I am going to Kamloops to host the district jazz workshop on March 29th. There is a pretty neat story surrounding this which I’d like to share, to help increase student enrollment and community engagement. The official info is here: https://www.kamloopsmusiccollective.info/blog/join-us-for-jazz-jam-and-hone-your-skills 

Christy Gauley (a peer of mine from jazz choir at Westsyde Secondary) is now the District Coordinator for the Arts for SD 73 in Kamloops. Working together with Kim Mangan of Kamloops Music Collective (KMC), Christy approached me to plan and run a jazz workshop for grade 8-12 students (we are calling it "Jazz Jam"). It is facilitated by a grant through the 2018 JUNO Awards Host Committee, in partnership with Creative BC and Music BC, part of $30,000 in funding for 33 @letshearitbc Experience Music Program events across BC. 

Our aim is to teach the basics of jazz to make it more accessible to students, who often balk at the idea of playing jazz and improvising, since it can seem intimidating and overwhelming. It is a rekindling of the District Jazz Program where professional jazz musicians mentored students leading up to a live performance in a cafe or club.
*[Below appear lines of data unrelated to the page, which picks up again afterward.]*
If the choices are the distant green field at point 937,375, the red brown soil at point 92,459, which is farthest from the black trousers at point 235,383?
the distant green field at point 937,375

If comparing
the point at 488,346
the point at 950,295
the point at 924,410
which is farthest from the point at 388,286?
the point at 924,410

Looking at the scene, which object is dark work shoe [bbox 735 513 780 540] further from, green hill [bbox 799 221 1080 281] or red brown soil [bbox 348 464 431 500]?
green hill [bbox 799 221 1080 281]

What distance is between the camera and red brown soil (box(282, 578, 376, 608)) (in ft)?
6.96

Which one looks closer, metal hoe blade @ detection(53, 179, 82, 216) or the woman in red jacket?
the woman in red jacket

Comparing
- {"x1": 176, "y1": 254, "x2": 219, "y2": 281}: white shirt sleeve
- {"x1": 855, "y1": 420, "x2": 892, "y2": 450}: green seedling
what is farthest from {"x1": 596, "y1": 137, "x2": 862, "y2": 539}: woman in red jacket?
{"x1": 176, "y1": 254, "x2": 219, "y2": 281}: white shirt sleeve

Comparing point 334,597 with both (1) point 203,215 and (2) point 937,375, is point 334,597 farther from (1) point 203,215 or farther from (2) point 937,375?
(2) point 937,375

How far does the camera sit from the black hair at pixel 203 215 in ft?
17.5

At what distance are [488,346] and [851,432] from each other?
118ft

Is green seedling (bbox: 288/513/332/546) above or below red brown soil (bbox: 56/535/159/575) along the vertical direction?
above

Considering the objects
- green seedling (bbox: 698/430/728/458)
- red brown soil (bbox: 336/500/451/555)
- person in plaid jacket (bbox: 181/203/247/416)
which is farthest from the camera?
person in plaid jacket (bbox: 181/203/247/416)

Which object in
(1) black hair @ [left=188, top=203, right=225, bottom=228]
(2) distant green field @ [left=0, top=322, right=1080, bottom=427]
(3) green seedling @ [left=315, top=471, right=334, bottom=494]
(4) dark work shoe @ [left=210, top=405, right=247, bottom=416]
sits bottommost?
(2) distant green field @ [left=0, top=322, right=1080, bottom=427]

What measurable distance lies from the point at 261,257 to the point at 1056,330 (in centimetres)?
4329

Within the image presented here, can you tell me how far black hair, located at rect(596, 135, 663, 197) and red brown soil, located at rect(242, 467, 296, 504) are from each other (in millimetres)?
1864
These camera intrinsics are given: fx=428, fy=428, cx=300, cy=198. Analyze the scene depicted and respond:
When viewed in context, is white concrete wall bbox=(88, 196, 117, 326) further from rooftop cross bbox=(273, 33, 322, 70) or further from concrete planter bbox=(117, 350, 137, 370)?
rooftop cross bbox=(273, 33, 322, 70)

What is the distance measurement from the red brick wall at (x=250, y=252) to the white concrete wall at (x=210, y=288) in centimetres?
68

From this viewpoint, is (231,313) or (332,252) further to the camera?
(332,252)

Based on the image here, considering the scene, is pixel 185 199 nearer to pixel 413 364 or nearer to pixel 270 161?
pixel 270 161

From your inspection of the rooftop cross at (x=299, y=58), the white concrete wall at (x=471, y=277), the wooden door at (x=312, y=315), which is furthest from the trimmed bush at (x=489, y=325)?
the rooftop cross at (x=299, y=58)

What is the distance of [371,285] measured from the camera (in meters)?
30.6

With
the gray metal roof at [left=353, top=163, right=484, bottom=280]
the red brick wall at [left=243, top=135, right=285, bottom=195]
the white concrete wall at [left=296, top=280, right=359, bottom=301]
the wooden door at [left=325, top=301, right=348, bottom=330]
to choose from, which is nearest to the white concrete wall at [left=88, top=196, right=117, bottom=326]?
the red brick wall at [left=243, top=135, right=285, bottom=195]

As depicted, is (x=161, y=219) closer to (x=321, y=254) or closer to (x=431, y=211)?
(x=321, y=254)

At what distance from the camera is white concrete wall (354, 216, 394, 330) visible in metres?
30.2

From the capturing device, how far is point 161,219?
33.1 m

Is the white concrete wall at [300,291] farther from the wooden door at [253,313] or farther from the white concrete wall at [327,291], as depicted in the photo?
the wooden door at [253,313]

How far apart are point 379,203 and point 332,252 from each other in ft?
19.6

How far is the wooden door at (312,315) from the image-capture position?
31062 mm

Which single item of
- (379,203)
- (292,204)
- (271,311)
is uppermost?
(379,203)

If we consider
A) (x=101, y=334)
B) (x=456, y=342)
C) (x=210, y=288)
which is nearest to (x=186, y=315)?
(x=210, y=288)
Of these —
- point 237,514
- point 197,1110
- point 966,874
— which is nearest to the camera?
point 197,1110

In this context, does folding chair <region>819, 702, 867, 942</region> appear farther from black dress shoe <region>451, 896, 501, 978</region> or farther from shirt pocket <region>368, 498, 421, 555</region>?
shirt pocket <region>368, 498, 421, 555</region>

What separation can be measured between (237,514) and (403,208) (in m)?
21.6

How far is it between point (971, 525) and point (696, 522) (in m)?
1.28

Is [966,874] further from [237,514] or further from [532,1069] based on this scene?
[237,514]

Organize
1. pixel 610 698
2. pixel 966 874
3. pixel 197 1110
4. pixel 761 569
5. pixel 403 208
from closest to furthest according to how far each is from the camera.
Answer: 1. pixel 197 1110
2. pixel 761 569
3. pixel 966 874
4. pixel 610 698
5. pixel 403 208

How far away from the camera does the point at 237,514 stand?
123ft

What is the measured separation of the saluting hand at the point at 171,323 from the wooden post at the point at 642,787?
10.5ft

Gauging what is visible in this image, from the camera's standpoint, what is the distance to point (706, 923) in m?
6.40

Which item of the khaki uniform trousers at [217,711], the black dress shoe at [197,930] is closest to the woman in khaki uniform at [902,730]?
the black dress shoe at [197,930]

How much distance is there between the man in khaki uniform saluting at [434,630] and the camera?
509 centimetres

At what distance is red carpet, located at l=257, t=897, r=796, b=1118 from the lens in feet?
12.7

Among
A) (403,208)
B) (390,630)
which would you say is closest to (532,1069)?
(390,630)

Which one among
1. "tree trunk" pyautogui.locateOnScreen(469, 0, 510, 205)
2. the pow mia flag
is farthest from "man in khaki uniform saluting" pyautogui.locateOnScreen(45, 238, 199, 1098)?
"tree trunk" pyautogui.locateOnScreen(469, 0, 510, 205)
For the young musicians at Jazz Jam, their workshop day will end in a finale jazz concert from 5:30-7PM at the Kamloops United Church, where they will perform alongside the professionals. 
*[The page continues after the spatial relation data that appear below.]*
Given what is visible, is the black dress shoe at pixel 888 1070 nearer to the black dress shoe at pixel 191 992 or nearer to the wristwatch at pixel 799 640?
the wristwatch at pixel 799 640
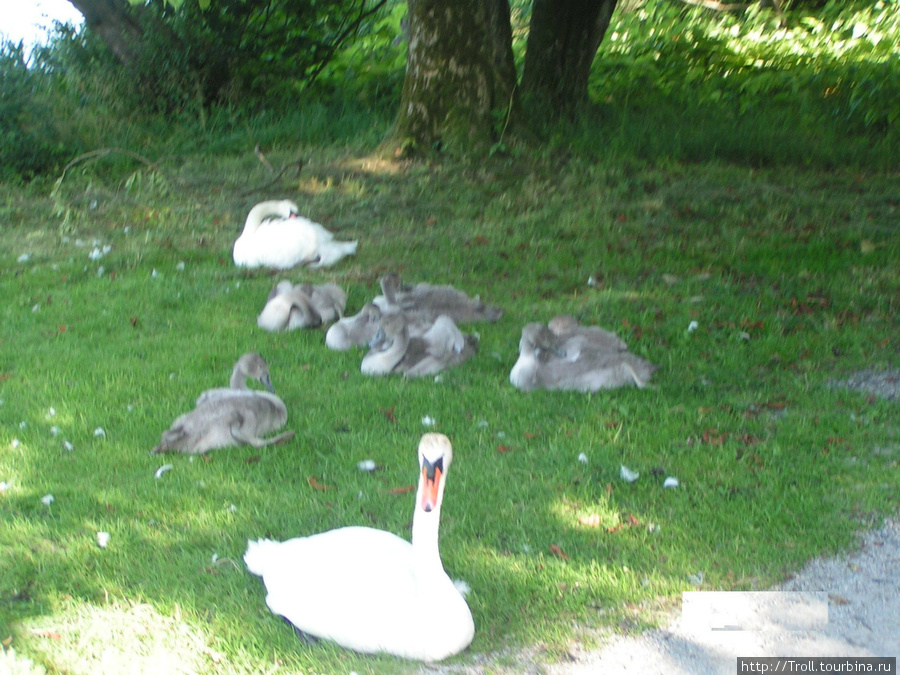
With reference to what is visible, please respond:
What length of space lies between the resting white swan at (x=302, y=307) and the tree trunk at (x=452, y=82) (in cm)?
461

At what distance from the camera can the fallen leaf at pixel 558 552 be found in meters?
4.81

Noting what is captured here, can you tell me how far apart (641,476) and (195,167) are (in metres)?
10.1

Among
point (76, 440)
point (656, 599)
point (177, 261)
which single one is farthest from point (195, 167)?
point (656, 599)

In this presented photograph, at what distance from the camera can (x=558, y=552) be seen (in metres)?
4.86

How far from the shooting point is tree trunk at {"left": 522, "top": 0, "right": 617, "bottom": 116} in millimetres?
13977

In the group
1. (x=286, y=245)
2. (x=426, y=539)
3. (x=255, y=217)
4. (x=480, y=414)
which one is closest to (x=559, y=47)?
(x=255, y=217)

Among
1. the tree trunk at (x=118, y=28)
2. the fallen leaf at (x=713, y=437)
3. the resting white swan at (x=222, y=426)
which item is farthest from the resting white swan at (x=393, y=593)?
the tree trunk at (x=118, y=28)

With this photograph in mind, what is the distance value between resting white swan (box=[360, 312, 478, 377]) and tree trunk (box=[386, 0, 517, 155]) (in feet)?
18.7

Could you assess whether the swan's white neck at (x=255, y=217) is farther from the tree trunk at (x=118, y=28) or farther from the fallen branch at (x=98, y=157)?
the tree trunk at (x=118, y=28)

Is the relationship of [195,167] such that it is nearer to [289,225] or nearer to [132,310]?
[289,225]

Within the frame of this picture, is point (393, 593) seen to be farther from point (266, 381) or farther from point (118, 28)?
point (118, 28)

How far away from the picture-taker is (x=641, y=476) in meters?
5.60

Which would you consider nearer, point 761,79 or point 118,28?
point 118,28

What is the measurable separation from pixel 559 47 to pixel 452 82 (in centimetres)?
238
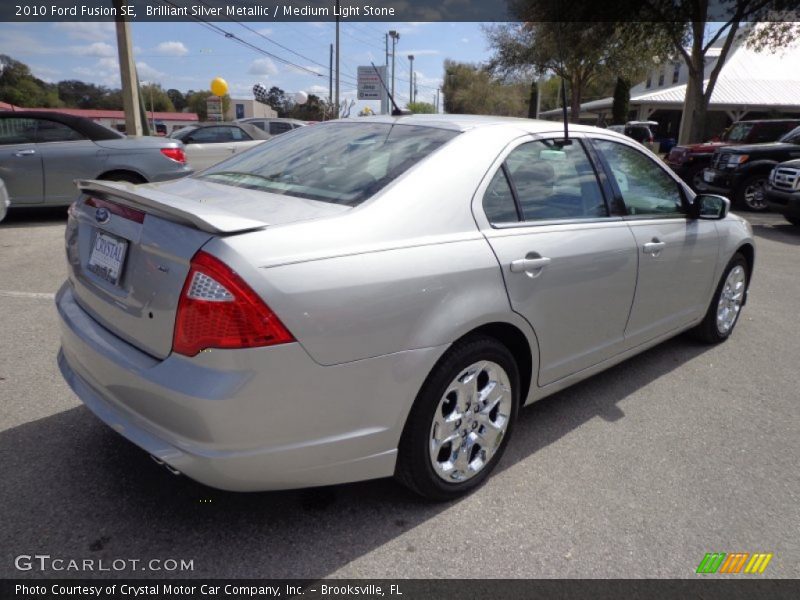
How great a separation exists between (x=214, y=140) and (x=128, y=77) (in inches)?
147

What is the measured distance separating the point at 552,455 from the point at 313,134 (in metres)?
2.09

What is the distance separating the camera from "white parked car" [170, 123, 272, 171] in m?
12.2

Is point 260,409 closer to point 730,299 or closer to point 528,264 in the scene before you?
point 528,264

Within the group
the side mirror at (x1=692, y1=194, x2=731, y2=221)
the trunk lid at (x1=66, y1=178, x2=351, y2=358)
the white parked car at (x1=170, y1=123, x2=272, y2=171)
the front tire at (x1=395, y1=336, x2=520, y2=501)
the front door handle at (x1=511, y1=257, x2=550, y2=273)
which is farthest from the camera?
the white parked car at (x1=170, y1=123, x2=272, y2=171)

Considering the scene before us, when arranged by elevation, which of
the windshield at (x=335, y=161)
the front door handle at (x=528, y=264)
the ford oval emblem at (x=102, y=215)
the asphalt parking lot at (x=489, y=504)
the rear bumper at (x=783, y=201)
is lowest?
the asphalt parking lot at (x=489, y=504)

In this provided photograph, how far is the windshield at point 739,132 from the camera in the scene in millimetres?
15164

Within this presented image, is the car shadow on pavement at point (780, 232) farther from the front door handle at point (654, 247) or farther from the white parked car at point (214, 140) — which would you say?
the white parked car at point (214, 140)

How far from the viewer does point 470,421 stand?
2.68 metres

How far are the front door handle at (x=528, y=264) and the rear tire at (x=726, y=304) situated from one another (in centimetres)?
232

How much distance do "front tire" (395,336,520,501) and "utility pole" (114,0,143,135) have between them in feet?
46.1

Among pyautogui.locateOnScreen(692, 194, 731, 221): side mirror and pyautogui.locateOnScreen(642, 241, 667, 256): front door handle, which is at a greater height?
pyautogui.locateOnScreen(692, 194, 731, 221): side mirror

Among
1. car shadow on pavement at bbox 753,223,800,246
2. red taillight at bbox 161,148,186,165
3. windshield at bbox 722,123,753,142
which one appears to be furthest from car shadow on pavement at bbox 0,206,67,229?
windshield at bbox 722,123,753,142

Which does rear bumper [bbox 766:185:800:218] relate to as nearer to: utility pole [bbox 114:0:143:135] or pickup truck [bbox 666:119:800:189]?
pickup truck [bbox 666:119:800:189]

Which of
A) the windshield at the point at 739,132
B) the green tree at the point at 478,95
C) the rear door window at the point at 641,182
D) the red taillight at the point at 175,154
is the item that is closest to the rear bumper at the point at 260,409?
the rear door window at the point at 641,182
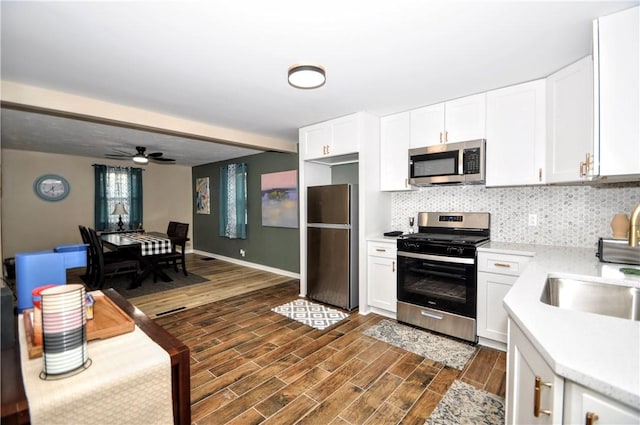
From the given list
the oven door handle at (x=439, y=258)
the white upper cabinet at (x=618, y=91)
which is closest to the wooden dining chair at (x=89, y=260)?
the oven door handle at (x=439, y=258)

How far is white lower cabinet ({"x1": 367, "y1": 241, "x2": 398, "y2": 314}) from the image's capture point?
3.19 m

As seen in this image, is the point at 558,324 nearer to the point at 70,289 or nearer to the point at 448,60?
the point at 70,289

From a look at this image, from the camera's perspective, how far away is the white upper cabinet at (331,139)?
340 cm

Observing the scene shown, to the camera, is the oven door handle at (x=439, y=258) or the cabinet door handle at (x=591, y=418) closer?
the cabinet door handle at (x=591, y=418)

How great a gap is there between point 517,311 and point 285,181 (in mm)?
4408

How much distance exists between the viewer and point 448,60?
85.0 inches

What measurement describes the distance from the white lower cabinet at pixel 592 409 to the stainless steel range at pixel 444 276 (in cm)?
191

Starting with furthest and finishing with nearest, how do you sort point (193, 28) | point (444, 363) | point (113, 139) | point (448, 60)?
point (113, 139), point (444, 363), point (448, 60), point (193, 28)

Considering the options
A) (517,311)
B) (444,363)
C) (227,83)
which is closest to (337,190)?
(227,83)

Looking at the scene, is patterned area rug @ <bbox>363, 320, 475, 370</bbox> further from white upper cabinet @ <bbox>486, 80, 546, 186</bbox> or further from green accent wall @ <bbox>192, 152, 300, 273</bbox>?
green accent wall @ <bbox>192, 152, 300, 273</bbox>

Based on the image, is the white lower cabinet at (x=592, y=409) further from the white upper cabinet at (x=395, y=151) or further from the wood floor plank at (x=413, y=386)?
the white upper cabinet at (x=395, y=151)

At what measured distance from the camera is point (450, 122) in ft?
9.68

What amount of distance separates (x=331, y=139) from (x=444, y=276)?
6.78 feet

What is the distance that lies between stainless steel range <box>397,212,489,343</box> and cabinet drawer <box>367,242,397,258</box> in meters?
0.13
I am really excited about this event because of my personal history with jazz in Kamloops. 

I was in grade 11 when the first District Jazz Program started, spearheaded by Steve Griffith and his band S.G.H.Q. I auditioned on trumpet, which I had been excelling on, playing in the Westsyde Stage Band for a little over a year. I had also participated in jazz bands and combos at KISSM (Kamloops Interior Summer School of Music). 
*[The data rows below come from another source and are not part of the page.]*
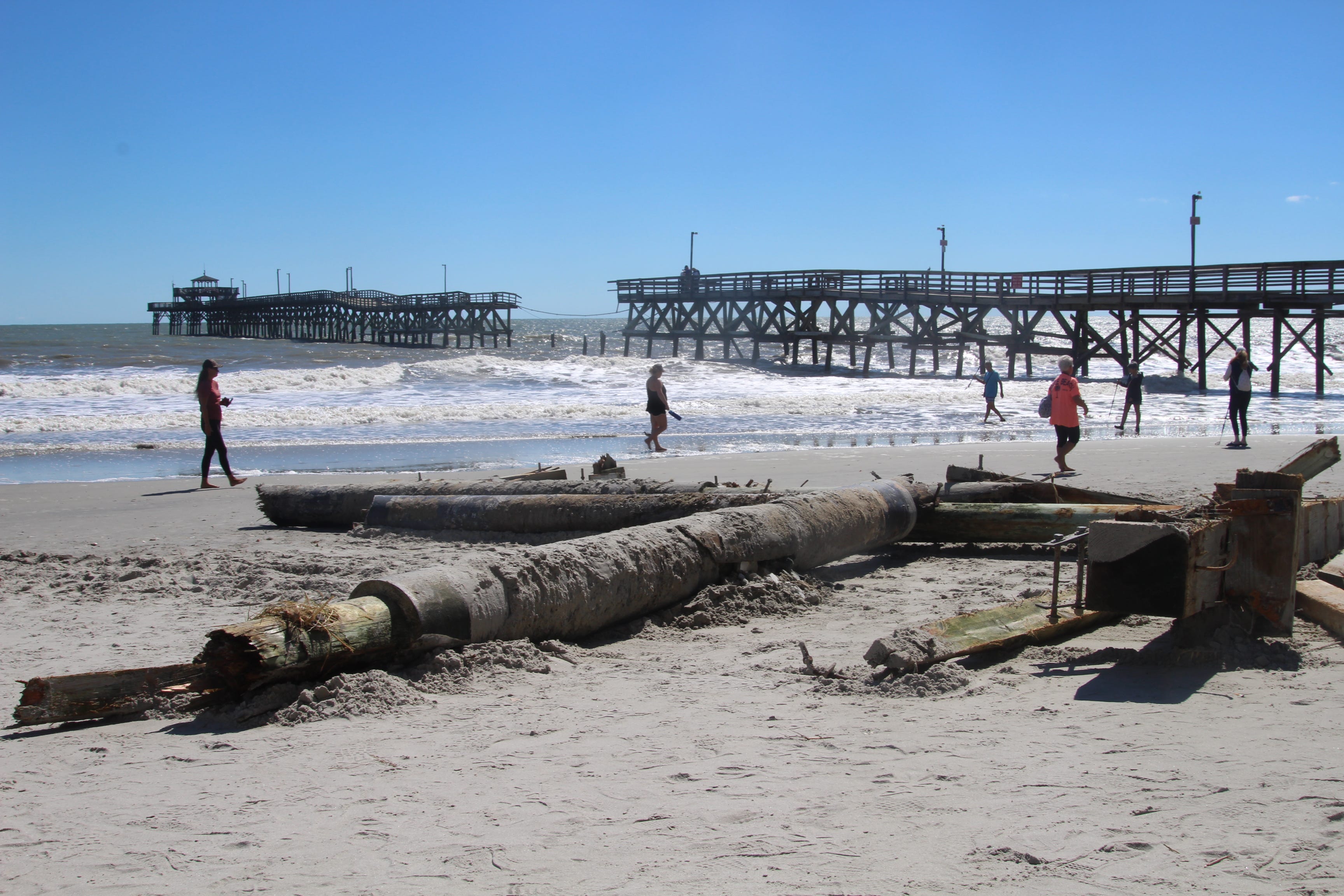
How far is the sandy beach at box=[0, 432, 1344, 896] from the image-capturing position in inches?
88.0

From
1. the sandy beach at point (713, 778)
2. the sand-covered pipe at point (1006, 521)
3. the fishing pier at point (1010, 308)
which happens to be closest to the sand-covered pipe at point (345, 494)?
the sand-covered pipe at point (1006, 521)

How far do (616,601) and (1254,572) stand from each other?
2632 mm

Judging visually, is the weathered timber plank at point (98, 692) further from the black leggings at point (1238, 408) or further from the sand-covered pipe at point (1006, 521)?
the black leggings at point (1238, 408)

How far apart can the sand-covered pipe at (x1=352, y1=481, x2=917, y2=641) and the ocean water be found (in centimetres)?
735

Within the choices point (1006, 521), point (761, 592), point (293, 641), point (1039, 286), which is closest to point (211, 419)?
point (761, 592)

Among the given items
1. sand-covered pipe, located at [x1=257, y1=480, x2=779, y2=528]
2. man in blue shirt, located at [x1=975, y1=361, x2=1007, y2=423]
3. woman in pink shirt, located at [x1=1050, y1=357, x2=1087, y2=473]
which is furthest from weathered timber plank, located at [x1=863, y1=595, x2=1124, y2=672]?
man in blue shirt, located at [x1=975, y1=361, x2=1007, y2=423]

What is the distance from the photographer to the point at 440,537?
7.11 m

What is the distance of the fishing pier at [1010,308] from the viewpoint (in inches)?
1074

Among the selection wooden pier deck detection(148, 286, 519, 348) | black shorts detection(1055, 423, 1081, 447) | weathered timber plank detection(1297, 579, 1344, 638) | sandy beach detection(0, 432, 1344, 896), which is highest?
wooden pier deck detection(148, 286, 519, 348)

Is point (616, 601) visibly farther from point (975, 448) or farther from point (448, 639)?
point (975, 448)

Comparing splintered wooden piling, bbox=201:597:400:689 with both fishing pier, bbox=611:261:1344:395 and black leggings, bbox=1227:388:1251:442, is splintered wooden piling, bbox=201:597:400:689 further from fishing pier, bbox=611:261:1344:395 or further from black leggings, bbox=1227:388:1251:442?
fishing pier, bbox=611:261:1344:395

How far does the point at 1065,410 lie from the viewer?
34.2 ft

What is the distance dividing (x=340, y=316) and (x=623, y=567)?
6914 cm

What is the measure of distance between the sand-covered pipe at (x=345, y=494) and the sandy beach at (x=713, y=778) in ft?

I didn't know very much about improvising at that time, save for a few scales that were supposed to work. Steve was a sax player that I had always admired. I used to go hear his band play at Java Cycle and other venues, so this was an exciting opportunity to perform with the pros. His leadership was inspiring and I learned lessons from him that I still teach today. The other members of the Quartet were highly engaging to work with as well. Virtuoso drummer Richard Graham was a recent Westsyde grad and composer Peter Ward on bass was a seasoned pro. Lastly, I was also coached by Oliver Rinaldi, composer and pianist. 

Oliver was the first person to tell me I should sing jazz. He was coaching a vocal student on her song, and I somehow got to sing a few notes for him by accident, trying to help her with the phrasing. He immediately asked me if there was any song that I knew and wanted to sing. At the time I only knew the standard song "When Sunny Gets Blue" from my first audition attempt for Westsyde's Jazz Choir over a year earlier. Needless to say, my secret wish to be a jazz singer materialized and I performed that song at the concert. Through university while studying jazz trumpet, my combos would often invite me sing here and there. Ironically, after graduation I ended up performing mainly as a vocalist at first instead of as a trumpet player. 

Coming full circle to Kamloops as a young professional, I started working with some of these same players from the days of District Jazz. The arts community of Kamloops was grieved in 2003 after Oliver Rinaldi passed away too soon from cancer. For District Jazz and SGHQ, guitarist and keyboardist Kris Ruston filled Oliver’s shoes in the years since. I am very pleased that Kris will be joining my group for this workshop to share his unique stylistic approach to soloing with the kids. 

The pictures included below I dug out from my old photo albums while contemplating this story. I am pictured playing my trumpet alongside Steve Griffith in 2000. Steve also tragically passed away in 2011, leaving a treasured legacy of students he had positively influenced. One of the best lessons I learned from him was, "If you play a wrong note, play it again immediately. Then it seems like you meant to do that." 

The other picture included is of me performing at Paradiso (now the Commodore) in Kamloops with Kris Ruston, Richard Graham and Peter Ward in 2006. 

Sadly, just last year our friend Peter Ward also passed away. He and I worked together many times so I was happy to hear that his son, Alexander, has picked up the torch and is now an exciting up and coming bassist and keyboard player living in Kamloops. He is excited to carry on with his father's work sharing the joys of jazz with the ambitious bunch that sign up for this workshop. Of course my longtime friend and bandmate Richard Graham and SGHQ veteran will be backing us up on drums at Jazz Jam. 

I am looking forward to sharing the secrets of this music with the next generation of Kamloops students and honouring the legacy of jazz in Kamloops.